The International Monetary Fund (IMF) urged the Marshall Islands to "seriously reconsider" the issuance of its proposed cryptocurrency - Sovereign - as legal tender.

The issuance of a decentralized digital currency as a second legal tender in addition to the U.S. dollar would increase macroeconomic and financial integrity risks, and escalate the risk of losing the last U.S. dollar correspondent banking relationship, IMF said in a report prepared after discussing the Pacific island nation's economic development and policies with the government officials.

They noted that the potential benefits from revenue gains could be considerably smaller than the potential costs arising from economic, reputational and governance risks.

In the 58-page report, the IMF warns that US banks will refuse to work with Marshall Islands businesses if the national crypto is adopted, thus cutting off banking services to the islands' 53,000 residents.

he Marshall Islands has also been warned against the potential for digital currencies to be misused for money laundering and terrorist financing.

In February this year, the Republic passed a law - the Sovereign Currency Act of 2018 - introducing a new blockchain based currency called the Sovereign (SOV) as "legal tender of the Marshall Islands for all debts, public charges, taxes and dues."

An Israel-based start-up will be in charge of issuing the currency, and will receive half of the initial SOV issuance.

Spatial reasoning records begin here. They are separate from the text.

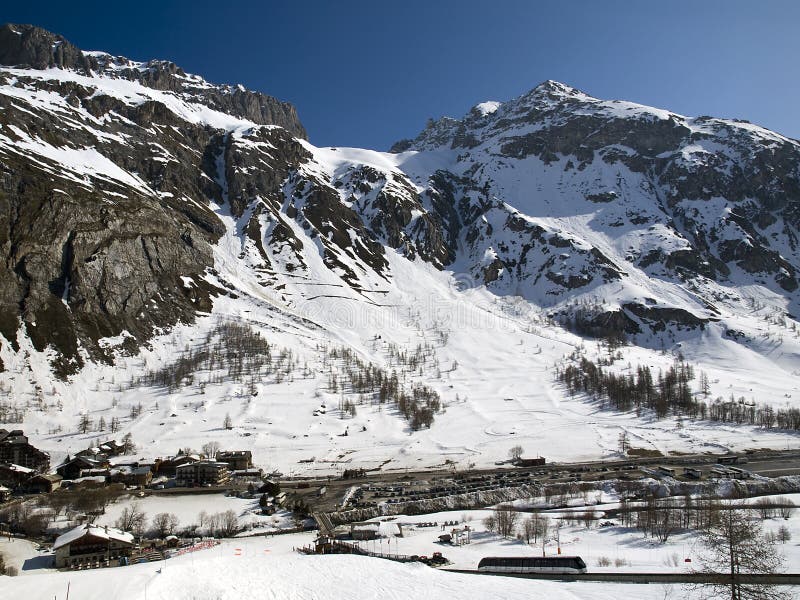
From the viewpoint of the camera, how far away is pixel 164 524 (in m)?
55.0

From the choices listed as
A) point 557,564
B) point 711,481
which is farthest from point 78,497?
point 711,481

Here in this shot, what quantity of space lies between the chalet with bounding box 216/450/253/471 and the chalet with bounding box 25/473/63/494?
63.4 ft

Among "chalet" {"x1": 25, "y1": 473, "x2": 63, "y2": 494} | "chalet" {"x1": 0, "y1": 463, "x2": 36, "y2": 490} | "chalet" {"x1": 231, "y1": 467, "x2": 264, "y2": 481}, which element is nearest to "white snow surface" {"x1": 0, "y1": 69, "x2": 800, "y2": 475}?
"chalet" {"x1": 231, "y1": 467, "x2": 264, "y2": 481}

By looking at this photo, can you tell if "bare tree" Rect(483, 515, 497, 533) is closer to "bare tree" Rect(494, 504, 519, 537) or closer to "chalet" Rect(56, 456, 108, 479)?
"bare tree" Rect(494, 504, 519, 537)

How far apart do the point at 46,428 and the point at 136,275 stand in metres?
59.2

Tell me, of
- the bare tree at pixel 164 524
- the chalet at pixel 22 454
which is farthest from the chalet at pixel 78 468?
the bare tree at pixel 164 524

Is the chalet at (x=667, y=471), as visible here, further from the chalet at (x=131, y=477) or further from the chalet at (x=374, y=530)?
the chalet at (x=131, y=477)

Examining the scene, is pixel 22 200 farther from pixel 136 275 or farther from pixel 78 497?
pixel 78 497

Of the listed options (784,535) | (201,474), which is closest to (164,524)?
(201,474)

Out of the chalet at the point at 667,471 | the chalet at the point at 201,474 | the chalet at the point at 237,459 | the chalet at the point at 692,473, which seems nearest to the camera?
the chalet at the point at 692,473

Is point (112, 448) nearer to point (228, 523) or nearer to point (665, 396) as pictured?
point (228, 523)

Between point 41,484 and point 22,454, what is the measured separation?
1153cm

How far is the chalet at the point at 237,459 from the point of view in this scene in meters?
79.0

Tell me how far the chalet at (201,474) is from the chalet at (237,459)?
13.2ft
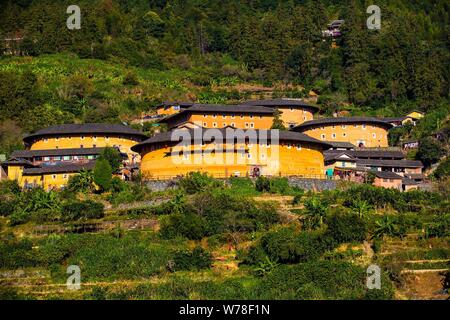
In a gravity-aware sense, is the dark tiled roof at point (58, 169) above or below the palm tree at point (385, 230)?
above

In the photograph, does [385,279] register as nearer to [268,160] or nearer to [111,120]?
[268,160]

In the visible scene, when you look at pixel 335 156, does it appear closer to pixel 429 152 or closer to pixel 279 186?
pixel 429 152

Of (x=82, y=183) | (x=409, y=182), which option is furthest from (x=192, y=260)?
(x=409, y=182)

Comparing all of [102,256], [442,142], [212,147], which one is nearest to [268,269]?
[102,256]

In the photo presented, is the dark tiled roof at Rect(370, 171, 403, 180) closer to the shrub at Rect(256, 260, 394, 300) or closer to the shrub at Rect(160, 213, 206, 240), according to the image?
the shrub at Rect(160, 213, 206, 240)

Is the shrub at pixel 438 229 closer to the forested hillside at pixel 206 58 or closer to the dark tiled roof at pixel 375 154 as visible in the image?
the dark tiled roof at pixel 375 154

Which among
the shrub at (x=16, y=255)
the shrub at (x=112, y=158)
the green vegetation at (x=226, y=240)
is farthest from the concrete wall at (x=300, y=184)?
the shrub at (x=16, y=255)
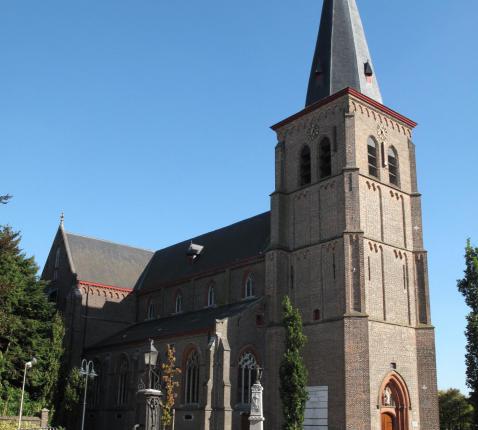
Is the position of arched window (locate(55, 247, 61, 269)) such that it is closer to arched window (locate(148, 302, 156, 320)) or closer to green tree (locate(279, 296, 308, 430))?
arched window (locate(148, 302, 156, 320))

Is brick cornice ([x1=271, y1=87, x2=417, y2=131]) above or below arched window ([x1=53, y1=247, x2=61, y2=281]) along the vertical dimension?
above

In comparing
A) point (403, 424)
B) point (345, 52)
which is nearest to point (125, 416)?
point (403, 424)

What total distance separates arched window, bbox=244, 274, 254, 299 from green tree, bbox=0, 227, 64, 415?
42.3 ft

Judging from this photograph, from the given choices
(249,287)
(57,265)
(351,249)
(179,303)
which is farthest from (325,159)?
(57,265)

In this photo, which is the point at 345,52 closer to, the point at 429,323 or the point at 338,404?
the point at 429,323

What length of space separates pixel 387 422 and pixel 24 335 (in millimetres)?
23718

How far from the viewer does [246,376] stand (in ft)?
111

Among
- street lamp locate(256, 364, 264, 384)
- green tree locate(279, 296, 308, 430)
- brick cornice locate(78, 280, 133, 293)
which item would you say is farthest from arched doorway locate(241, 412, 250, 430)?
brick cornice locate(78, 280, 133, 293)

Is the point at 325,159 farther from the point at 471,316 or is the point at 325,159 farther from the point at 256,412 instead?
the point at 256,412

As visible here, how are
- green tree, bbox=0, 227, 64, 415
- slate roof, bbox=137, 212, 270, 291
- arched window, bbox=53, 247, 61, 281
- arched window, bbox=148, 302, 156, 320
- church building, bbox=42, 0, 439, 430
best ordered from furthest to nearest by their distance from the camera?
1. arched window, bbox=53, 247, 61, 281
2. arched window, bbox=148, 302, 156, 320
3. slate roof, bbox=137, 212, 270, 291
4. green tree, bbox=0, 227, 64, 415
5. church building, bbox=42, 0, 439, 430

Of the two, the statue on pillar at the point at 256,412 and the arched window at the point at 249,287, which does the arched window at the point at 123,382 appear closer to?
the arched window at the point at 249,287

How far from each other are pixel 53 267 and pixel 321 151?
27.2 m

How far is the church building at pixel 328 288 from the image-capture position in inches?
1206

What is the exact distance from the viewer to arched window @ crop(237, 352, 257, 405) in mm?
33250
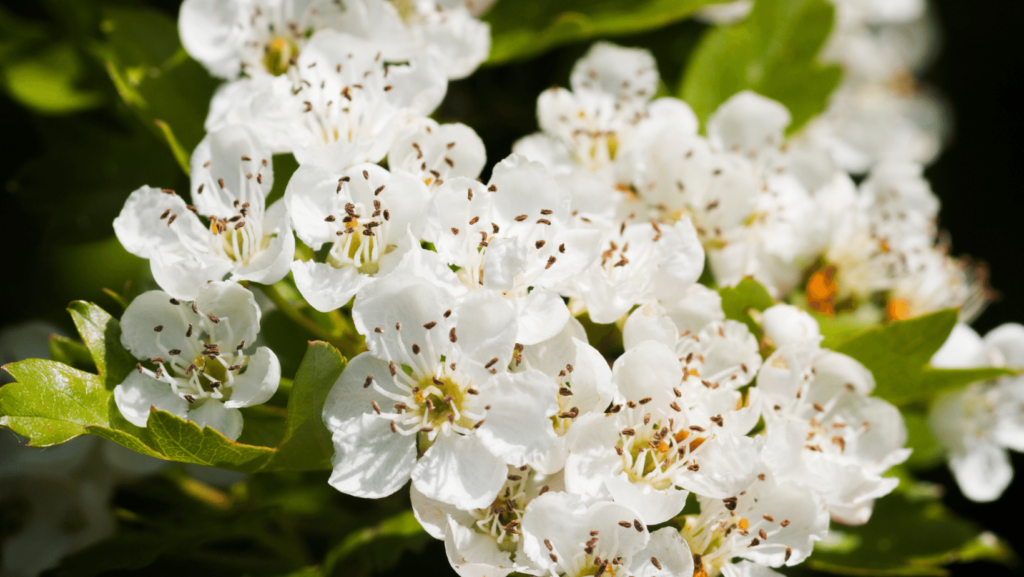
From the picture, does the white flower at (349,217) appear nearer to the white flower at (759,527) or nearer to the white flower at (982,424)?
the white flower at (759,527)

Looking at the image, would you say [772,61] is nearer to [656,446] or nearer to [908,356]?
[908,356]

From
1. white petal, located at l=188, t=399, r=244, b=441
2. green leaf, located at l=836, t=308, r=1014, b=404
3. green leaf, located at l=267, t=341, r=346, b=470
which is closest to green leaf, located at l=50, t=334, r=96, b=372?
white petal, located at l=188, t=399, r=244, b=441

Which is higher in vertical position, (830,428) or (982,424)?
(830,428)

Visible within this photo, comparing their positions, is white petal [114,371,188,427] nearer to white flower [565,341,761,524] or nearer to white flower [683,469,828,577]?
white flower [565,341,761,524]

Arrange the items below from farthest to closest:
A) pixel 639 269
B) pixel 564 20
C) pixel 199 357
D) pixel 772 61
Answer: pixel 772 61 → pixel 564 20 → pixel 639 269 → pixel 199 357

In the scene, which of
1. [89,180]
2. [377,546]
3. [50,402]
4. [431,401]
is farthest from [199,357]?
[89,180]

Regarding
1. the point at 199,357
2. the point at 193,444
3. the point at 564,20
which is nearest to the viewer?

The authorities expect sizable revenue gains from the other half of the SOV issuance, which would help prepare for the reduction of U.S. Compact grant.

20 percent of the initial coins will be distributed to the resident citizens, while the rest will be allocated to supplement the current Compact Trust Fund, support citizens who were affected by the U.S. nuclear tests, and finance infrastructure projects.

IMF welcomed the rebound of economic activity but noted that the Marshall Islands continues to face significant challenges, including those arising from the scheduled decline in the U.S. grants and weather-related events.